If implemented, the design by default will decarbonise industrial clusters connected to the gas distribution network, and bring about the CO2 transport and storage infrastructure needed to decarbonise those heavy industry sectors where emissions are unavoidable and CCS is the only viable way forward.

Attention now turns to securing the funding from government for a FEED study. The authors have laid out a detailed FEED delivery programme that includes detailed design, on- and offshore surveying, location screening, and 3D modelling. All told it will cost £250m and they are confident they can get private industry to put up half of that. They want the government to commit to funding the rest by next year.

£250m seems a lot of money but it’s 1% of the overall project total,” said Sadler, noting that the UK is currently considered a world leader in “deep decarbonisation thinking…and the onset of the hydrogen economy”.

“And like any leader, the first mover gets the biggest returns and the biggest rewards,” Sadler said. “If you look at the Danish with wind turbines – [the] first mover is still reaping the biggest rewards. So, this project has the ability to not only meet the UK’s 2050 target in a deliverable system that’s based on proven historic reference technology, but it also has the ability to keep the UK as the forerunner in this space.”

Asked whether the partners have had any feedback from government that would indicate an interest in helping to fund the study, Sadler said “not directly”.

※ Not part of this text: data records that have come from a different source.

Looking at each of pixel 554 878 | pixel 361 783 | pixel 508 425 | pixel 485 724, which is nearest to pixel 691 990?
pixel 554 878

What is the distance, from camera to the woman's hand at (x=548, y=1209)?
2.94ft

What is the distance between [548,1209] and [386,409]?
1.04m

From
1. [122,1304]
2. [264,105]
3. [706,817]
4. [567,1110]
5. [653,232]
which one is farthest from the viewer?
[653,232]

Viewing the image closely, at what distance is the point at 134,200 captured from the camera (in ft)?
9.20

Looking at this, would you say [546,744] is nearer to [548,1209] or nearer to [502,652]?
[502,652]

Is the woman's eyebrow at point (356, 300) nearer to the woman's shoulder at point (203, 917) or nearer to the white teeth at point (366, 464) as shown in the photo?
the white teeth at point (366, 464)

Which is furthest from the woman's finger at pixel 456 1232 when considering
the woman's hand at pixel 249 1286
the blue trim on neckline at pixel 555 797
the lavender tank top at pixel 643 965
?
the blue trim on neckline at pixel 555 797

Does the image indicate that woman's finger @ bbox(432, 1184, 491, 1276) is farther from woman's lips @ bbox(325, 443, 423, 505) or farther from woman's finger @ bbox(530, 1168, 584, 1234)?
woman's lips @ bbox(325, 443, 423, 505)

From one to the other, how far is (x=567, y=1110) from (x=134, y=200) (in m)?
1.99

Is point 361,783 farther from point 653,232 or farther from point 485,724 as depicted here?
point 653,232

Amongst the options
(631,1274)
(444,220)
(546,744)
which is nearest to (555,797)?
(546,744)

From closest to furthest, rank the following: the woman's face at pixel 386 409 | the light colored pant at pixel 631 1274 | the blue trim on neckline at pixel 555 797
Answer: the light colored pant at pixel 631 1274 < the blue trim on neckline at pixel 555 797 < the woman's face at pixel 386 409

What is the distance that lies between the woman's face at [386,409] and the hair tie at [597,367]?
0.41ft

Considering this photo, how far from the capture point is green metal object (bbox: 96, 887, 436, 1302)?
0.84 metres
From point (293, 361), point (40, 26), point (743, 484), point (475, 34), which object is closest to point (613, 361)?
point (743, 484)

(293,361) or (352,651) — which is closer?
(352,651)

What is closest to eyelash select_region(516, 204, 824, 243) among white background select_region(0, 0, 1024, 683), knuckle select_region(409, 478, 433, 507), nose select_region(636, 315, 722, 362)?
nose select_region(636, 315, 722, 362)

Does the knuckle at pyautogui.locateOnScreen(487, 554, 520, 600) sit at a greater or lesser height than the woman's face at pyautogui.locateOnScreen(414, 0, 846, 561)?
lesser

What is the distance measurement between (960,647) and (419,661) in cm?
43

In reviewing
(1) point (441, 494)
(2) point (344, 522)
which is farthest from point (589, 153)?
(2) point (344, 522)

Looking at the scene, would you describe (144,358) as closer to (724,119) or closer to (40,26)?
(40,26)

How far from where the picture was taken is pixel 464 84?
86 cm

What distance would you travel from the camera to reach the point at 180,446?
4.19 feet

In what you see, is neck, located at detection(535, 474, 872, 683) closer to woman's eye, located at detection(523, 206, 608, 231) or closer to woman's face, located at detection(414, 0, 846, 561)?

“But what I can say is if you look at the government’s Clean Growth Strategy, it references 100% hydrogen as one of the most credible decarbonisation options.”

On top of this, just days before H21 NoE plan was put forth, the government’s Committee on Climate Change published its own study declaring hydrogen a credible option for decarbonisation but warning that its role depends on early government commitment and improved support.

If the government fails to commit next year, is the project over?

“The government has a legal obligation to meet those [climate] commitments so it’s not about is it over? But it’s the time pressure,” Sadler said. “You have to get onto it now. You have to take a desk-based detailed report and make it into a real engineering project, so when you want to make your decision, you’re not then waiting four years before you can get one spade in the ground.”

“The benefits in H21 are undeniable. Creating tens of thousands of jobs, reusing existing assets, maintaining choice for customers – gas or electric – helping sort air quality issues with hydrogen vehicles alongside electric vehicles, leading the world in decarbonisation strategies that are entirely transferable – and whilst doing all that meeting your climate change obligations.